Dokumen ini memberikan panduan untuk melakukan inferensi teks dasar dengan Gemma 4 menggunakan library transformers Hugging Face. Panduan ini mencakup penyiapan lingkungan, pemuatan model, dan berbagai skenario pembuatan teks, termasuk perintah sekali putaran, percakapan multi-putaran terstruktur, dan penerapan petunjuk sistem.

Notebook ini akan berjalan di GPU T4.

Menginstal paket Python

Instal library Hugging Face yang diperlukan untuk menjalankan model Gemma dan membuat permintaan.

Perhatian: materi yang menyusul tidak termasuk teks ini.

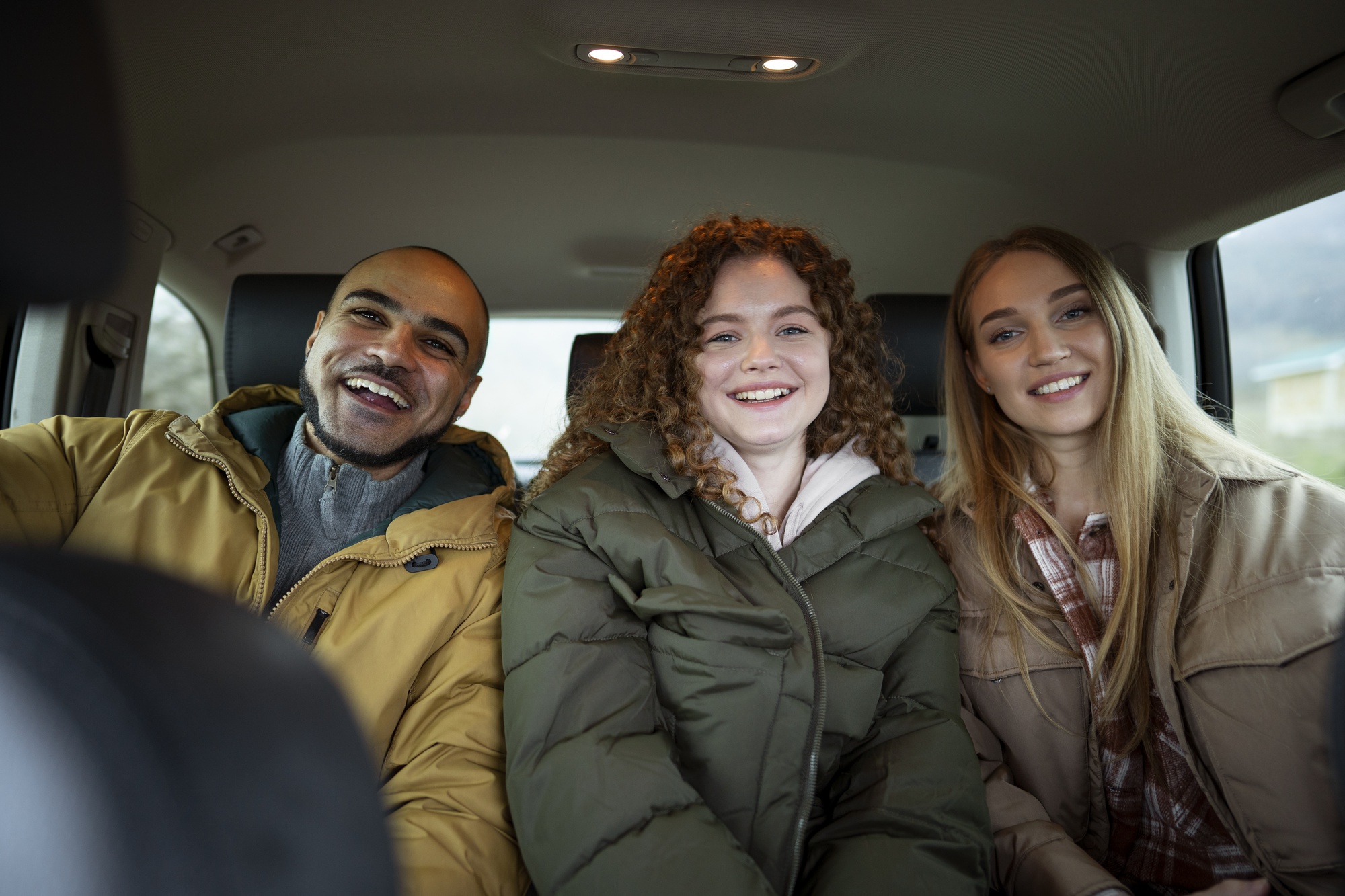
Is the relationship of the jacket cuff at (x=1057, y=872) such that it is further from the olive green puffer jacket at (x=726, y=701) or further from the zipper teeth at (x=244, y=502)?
the zipper teeth at (x=244, y=502)

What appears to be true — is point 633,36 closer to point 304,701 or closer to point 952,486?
point 952,486

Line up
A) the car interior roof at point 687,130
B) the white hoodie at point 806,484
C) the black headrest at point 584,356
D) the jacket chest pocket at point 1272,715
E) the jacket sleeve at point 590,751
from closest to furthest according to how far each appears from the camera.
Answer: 1. the jacket sleeve at point 590,751
2. the jacket chest pocket at point 1272,715
3. the white hoodie at point 806,484
4. the car interior roof at point 687,130
5. the black headrest at point 584,356

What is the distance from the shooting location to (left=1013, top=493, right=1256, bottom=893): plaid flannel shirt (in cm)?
148

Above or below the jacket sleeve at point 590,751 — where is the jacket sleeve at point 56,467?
above

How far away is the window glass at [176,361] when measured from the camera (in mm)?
2738

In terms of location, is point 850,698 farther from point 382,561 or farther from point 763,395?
point 382,561

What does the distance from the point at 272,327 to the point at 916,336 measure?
6.19 ft

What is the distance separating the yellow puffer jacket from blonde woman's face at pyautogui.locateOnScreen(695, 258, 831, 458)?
23.6 inches

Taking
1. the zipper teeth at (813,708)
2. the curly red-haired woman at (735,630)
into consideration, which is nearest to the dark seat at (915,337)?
the curly red-haired woman at (735,630)

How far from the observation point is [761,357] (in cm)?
175

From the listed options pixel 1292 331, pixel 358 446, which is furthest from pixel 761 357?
pixel 1292 331

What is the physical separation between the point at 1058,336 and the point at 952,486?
0.43 meters

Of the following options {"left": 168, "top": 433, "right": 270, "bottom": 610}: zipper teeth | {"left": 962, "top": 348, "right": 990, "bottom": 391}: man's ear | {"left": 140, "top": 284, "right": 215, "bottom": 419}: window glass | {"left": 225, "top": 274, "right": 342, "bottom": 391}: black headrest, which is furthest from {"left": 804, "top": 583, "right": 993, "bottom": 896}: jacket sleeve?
{"left": 140, "top": 284, "right": 215, "bottom": 419}: window glass

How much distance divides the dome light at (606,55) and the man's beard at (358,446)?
0.99 m
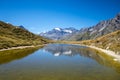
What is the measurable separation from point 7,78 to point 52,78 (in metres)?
9.82

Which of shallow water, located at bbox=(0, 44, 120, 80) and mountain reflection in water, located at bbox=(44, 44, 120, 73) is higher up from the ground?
mountain reflection in water, located at bbox=(44, 44, 120, 73)

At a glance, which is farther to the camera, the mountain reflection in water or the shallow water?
the mountain reflection in water

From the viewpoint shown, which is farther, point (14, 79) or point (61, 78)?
point (61, 78)

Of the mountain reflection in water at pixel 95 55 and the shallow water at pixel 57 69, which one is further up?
the mountain reflection in water at pixel 95 55

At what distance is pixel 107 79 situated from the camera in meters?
38.7

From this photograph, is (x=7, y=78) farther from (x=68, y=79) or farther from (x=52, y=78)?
(x=68, y=79)

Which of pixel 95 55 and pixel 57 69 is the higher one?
pixel 95 55

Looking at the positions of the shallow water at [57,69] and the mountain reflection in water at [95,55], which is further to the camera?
the mountain reflection in water at [95,55]

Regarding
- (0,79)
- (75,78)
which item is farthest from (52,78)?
(0,79)

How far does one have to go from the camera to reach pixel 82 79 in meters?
37.9

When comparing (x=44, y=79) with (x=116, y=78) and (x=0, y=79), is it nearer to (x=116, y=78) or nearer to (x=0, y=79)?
(x=0, y=79)

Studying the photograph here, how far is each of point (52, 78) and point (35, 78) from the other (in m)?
3.81

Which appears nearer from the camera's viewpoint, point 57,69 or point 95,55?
point 57,69

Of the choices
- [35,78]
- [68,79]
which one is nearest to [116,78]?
[68,79]
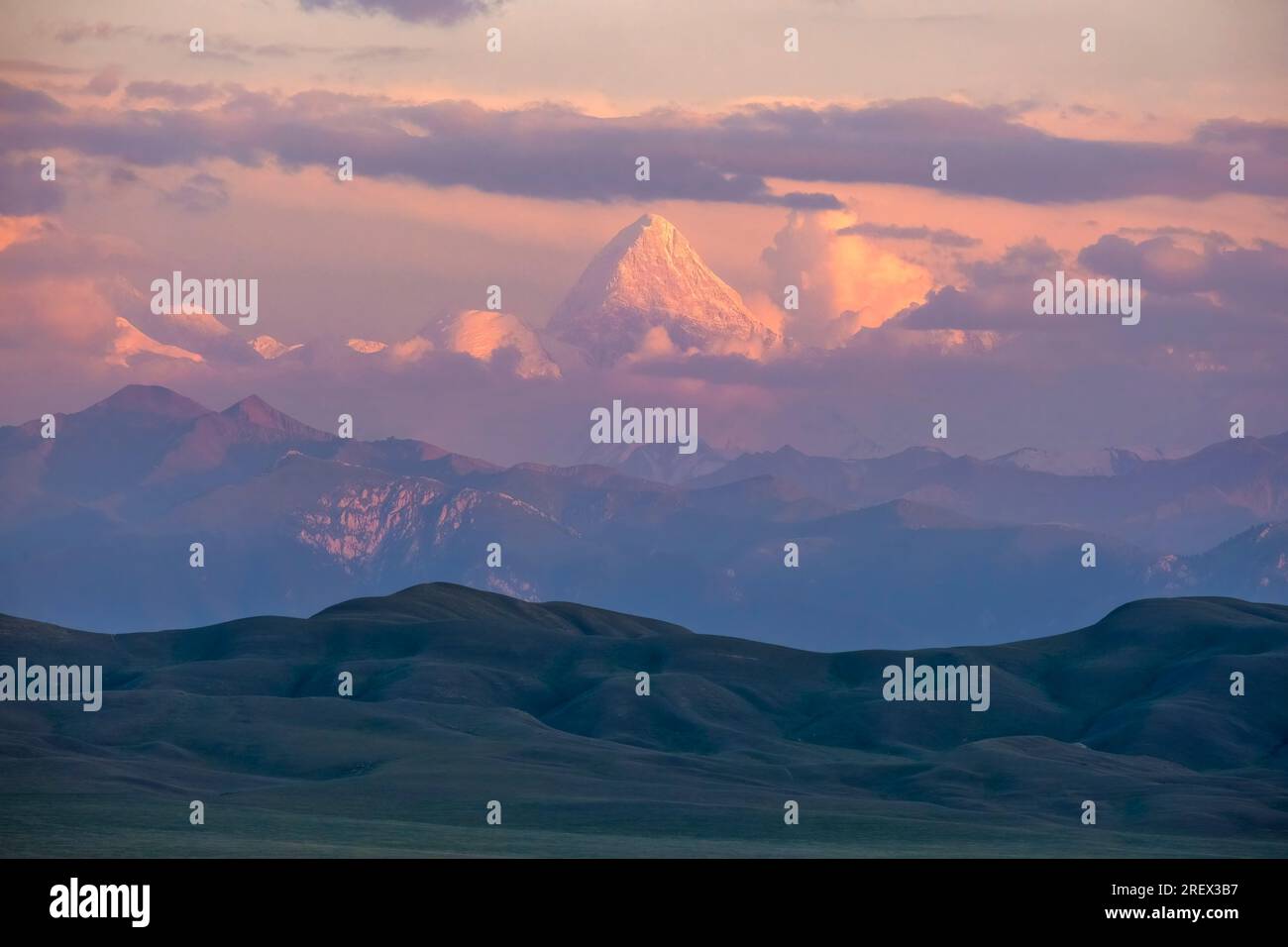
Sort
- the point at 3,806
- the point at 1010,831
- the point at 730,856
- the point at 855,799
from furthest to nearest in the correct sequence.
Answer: the point at 855,799, the point at 1010,831, the point at 3,806, the point at 730,856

# Install PyTorch & other libraries
pip install torch accelerate

# Install the transformers library
pip install transformers

Dialog adalah library untuk memanipulasi dan menampilkan percakapan.

pip install dialog

Memuat Model

Menggunakan library transformers untuk memuat pipeline

MODEL_ID = "google/gemma-4-E2B-it" # @param ["google/gemma-4-E2B-it","google/gemma-4-E4B-it", "google/gemma-4-31B-it", "google/gemma-4-26B-A4B-it"]

from transformers import pipeline

txt_pipe = pipeline(
    task="text-generation",
    model=MODEL_ID,
    device_map="auto",
    dtype="auto"
)
Loading weights:   0%|          | 0/2011 [00:00<?, ?it/s]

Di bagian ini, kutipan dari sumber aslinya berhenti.